4. “Let Computers Compute. It’s the Age of the Right Brain.”

“Now that computers can emulate many of the sequential skills of the brain’s left hemisphere — the part that sees the individual trees in a forest — the author Daniel Pink argues that it’s time for our imaginative right brain, which sees the entire forest all at once, to take center stage.”

5. “Online Commercials: Now That’s a Hard Sell”

“Hulu has only short clips for other programs, rather than full episodes. That’s understandable for ‘Saturday Night Live’ but not for ‘Law & Order.’ It also has 110 movies, mostly titles that failed to impress critics, like Dude, Where’s My Car?, and fills out its catalog with long-forgotten television shows like ‘Adam-12.’”

6. “Stretching for a New Film Role: The Lead”

“He has played characters created by John Updike and the Coen brothers. He was the psychiatrist in There’s Something About Mary who pretended to listen as Ben Stiller’s character droned on about his romantic problems. In Flirting With Disaster he was the gay federal agent who ran through the desert in his underwear after inadvertently eating a meal laced with drugs. He’s been the ghost of an undertaker who gets pulverized by a bus in Six Feet Under and Woody Allen’s doctor in Hannah and Her Sisters.
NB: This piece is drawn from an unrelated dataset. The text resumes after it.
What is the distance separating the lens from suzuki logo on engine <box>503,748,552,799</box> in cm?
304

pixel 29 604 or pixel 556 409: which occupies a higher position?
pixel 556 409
“But now, after playing supporting roles for the better part of three decades, he is finally getting his shot at being the leading man.”

7. “First Came Crazy, Now Comes Odd”

“Earlier, while Danger Mouse napped, Cee-Lo made the same point. He said that he grew up listening to funk and hip-hop, and ‘everybody from ABC to R.E.M., Billy Joel to Billy Idol.’ When Danger Mouse first played him sample tracks in 2003, including the strange groove that would become ‘Run,’ he could not believe his ears.

“‘As soon as I heard the music, it immediately struck me as mine,’ he recalled. ‘I said, I can’t see anyone doing anything to these tracks but me. And I mean the real me, the inner me, the me deep down that nobody knew I was made up of. All of me.’”

8. “Duck and Cover: It’s the New Survivalism”

“Faced with a confluence of diverse threats — a tanking economy, a housing crisis, looming environmental disasters, and a sharp spike in oil prices — people who do not consider themselves extremists are starting to discuss doomsday measures once associated with the social fringes.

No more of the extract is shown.